Bat speed is increased when the path of the hands is undergoing angular displacement (i.e., a circular hand path). In other words, as long as the path of the hands stays in a circular path as the body rotates, the circular hand path will transfer the body's rotational momentum into bat-head acceleration.

In technical terms, we often refer to bat-head acceleration generated from the CHP as the "Pendulum Effect" so as to distinguish it from the "Crack of the Whip" theory. (We'll take a brief digression to better explain this topic.) A pendulum is simply an object that swings freely back and forth in a circular arc (i.e., pendulum clock). However, in the baseball swing, there are two pendulums: 1) the lead-arm swings the hands in a circular arc, and 2) the end of the bat swings around the hands. This is referred to as the Double Pendulum Effect of a CHP. A double pendulum consists of one pendulum attached to another. (To see an example of the Double Pendulum Effect of a CHP, Click Here.)

Linear mechanics is much different in that it does not rely on a circular arc (or Pendulum Effect), as it is based on a theory that when the hands are extended in a straight line, the bat-head will suddenly accelerate to contact like the crack of a whip ("Whip Effect".) However, this theory is flawed since there is no whip effect in the baseball swing (a bat is not flexible like a whip), and consequently, efforts to produce a whip effect has stalled many hitters progress for decades.

To better grasp linear mechanics and the Whip Effect, it would be helpful to review the Crack of the Whip Theory at this time (and review the video clip at the bottom).

A substantial portion of a good hitter's bat speed is derived from the circular path of his hands (think of swinging a ball on the end of a string). As long as we keep our hand in a circular path, the ball will continue to accelerate in a circle. However, if the path of the hand straightens, the ball on the end of the string loses angular velocity and trails behind the hands.

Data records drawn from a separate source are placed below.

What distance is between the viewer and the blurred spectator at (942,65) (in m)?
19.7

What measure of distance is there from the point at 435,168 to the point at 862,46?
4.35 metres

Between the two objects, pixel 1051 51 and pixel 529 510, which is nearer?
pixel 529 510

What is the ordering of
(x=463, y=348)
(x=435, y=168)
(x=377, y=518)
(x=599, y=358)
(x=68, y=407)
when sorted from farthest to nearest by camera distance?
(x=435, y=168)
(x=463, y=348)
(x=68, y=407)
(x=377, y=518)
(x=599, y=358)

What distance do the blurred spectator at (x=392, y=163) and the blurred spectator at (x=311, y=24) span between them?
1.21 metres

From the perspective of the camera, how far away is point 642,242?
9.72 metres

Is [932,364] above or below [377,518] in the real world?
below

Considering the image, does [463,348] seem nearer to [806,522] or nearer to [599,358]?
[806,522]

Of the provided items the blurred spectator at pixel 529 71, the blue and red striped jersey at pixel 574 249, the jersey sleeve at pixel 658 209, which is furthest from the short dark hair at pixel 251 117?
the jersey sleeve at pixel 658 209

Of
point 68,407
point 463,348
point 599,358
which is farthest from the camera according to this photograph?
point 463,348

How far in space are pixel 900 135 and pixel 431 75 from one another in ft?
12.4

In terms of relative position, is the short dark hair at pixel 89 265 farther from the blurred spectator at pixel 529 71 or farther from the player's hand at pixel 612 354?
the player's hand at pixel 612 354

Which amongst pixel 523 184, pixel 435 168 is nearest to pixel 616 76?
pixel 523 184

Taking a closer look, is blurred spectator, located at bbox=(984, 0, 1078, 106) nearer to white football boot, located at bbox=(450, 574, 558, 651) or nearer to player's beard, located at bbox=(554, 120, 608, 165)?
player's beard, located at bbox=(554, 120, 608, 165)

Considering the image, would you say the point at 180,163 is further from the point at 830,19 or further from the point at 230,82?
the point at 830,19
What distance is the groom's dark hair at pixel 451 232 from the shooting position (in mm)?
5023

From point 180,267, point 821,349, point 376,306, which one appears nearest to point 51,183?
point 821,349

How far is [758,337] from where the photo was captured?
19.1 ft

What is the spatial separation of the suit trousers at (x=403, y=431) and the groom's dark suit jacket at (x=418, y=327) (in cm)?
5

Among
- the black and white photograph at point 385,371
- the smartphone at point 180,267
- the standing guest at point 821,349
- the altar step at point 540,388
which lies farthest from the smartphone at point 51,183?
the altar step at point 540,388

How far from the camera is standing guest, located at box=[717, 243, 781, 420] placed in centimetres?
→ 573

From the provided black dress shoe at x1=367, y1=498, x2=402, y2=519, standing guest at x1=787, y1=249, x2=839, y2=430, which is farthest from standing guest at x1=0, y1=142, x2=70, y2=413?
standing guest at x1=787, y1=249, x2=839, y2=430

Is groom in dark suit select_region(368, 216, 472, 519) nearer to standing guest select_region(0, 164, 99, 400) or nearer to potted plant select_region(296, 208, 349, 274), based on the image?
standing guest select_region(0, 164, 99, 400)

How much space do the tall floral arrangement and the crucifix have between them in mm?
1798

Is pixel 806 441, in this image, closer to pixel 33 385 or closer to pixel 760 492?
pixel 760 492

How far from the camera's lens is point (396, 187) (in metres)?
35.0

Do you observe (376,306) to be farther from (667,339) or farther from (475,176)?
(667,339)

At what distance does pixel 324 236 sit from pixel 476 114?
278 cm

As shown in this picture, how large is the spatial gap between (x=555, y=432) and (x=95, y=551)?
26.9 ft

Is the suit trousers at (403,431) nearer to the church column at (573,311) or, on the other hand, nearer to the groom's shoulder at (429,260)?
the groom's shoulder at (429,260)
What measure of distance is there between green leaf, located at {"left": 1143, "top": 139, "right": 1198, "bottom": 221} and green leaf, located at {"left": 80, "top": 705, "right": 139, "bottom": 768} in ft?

The same rational applies when a hitter is swinging a bat. If the hands are kept in a circular path, the bat will continue to accelerate. But if the hands straighten, the batter loses the circular path and the bat will lose speed. With a straighter hand path, the bat-head trails behind the hands well into the swing. This is often referred to as "knob of the bat first" and results in poor bat speed.

Torque


Torque is the result of two forces being applied to an object from opposing directions that cause the object to rotate about a point. Forces in the same direction may cause the object to accelerate, but will not cause the object to rotate about a point (no angular displacement). For example, when loosening a lug nut with a 4-prong tire wrench, you push down with one hand while pulling up with the other (torque). However, if you push down (or pull up) with both hands, you would not cause the nut to rotate (no torque).

Torque is applied in the swing by the push/pull action of the forearms and hands. The bat-head is accelerated from torque when the direction of force applied by the hands is from opposing directions.

To reach maximum bat speed, the batter must apply torque from initiation to contact and keep the hands in a circular path.





  Forces initiated by the AVERAGE hitters. Forces initiated by the GREAT hitters.

Average hitters usually have very little circular hand path in their swing (no pendulum effect) due to the straighter hand-path. As a result, average hitters rely mainly on torque to accelerate the bat-head. (Remember, there are only two forces acting on the bat - a circular hand path and torque. If one of the forces is missing, the batter will have to rely on the other force to move the bat.)

For a batter to attain his maximum potential, his mechanics must make efficient use of both - CHP and torque. Great hitters generate great bat speed because their swing mechanics efficiently apply torque at the handle that compliments their circular hand path.